About two months ago, I decided to spend a little time at my older sister's house because being at mine almost threw me into a depression plus I just couldn’t bear being alone as it had begun to feel dangerous to my mind. This made me choose noise instead because having children running around, voices calling my name every minute and life happening loudly helped heal me in ways I didn’t know I needed.
One night, after I had tucked my nieces and nephew in bed, I sat scrolling through TikTok, half-listening as they excitedly narrated their day at school. Then a video came on my FYP asking people to share experiences they had which they hundred percent knew were real but were never believed when told. The comment section was a graveyard of chilling stories. I must have gone quiet, because my nieces noticed. So they leaned over, peering into my phone, curious about whatever had stolen my attention.
That was when the second-born said, very calmly,
“Aunty, I have one.”
I looked up immediately. “Okay,” I said, trying to sound casual. “Let’s hear it.”
She told me it happened the night she turned nine. The weather was cold and she jolted awake to find she had wet the bed. Afraid of being punished in the morning, she decided to clean it herself. Quietly, she slipped out of her room and headed to the basement to get a rag.
And there, by the curtain, she said, stood a man she didn’t recognize. A complete stranger.

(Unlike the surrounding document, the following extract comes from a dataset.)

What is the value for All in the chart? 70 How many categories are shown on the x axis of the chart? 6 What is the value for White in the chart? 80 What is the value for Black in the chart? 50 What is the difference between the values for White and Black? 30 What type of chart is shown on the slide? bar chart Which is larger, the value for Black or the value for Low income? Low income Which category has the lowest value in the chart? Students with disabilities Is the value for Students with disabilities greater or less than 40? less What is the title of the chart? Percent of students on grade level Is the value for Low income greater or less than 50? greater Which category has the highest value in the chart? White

She said her body went cold instantly as fear washed over her, but not enough to send her running back to her room. In her words, her mother’s anger felt scarier than the stranger. So she walked into the basement anyway, shut the door and said nothing. Neither did she want to look nowhere in his direction. Her heart raced as she searched for the rag, refusing to turn around.
But when she finally did, he was gone. My niece swore it wasn’t her imagination. Swore she saw him clearly. As she finished, her siblings nodded. They said she told them the next morning, though she never told their parents.
The eldest added that she believed it. Their voices were low now. Asserting that when their parents got the house, it had been abandoned and empty for years. I literally just sat there in silence, unsure what unsettled me more, the story itself or the way it was told without drama or exaggeration. Just a child recounting something she had witnessed and carried alone.
I keep asking myself, can an eleven-year-old make up something like that, unprovoked, and keep it consistent for years?
As for me, I’ve always believed in ghosts. Not in the romanticized, floating-sheet sense but in the idea that some things are summoned. That humans, through rituals and black magic, open doors they cannot close. Haiti and history comes to mind though. The things people do when they want power over the unseen.
Right now, I now avoid that basement like a plague. I mean I dread it. I go down only when absolutely necessary, and even then, I don’t linger. Belief doesn’t always come from seeing, it also comes from listening and realizing your fear arrived long before your doubt.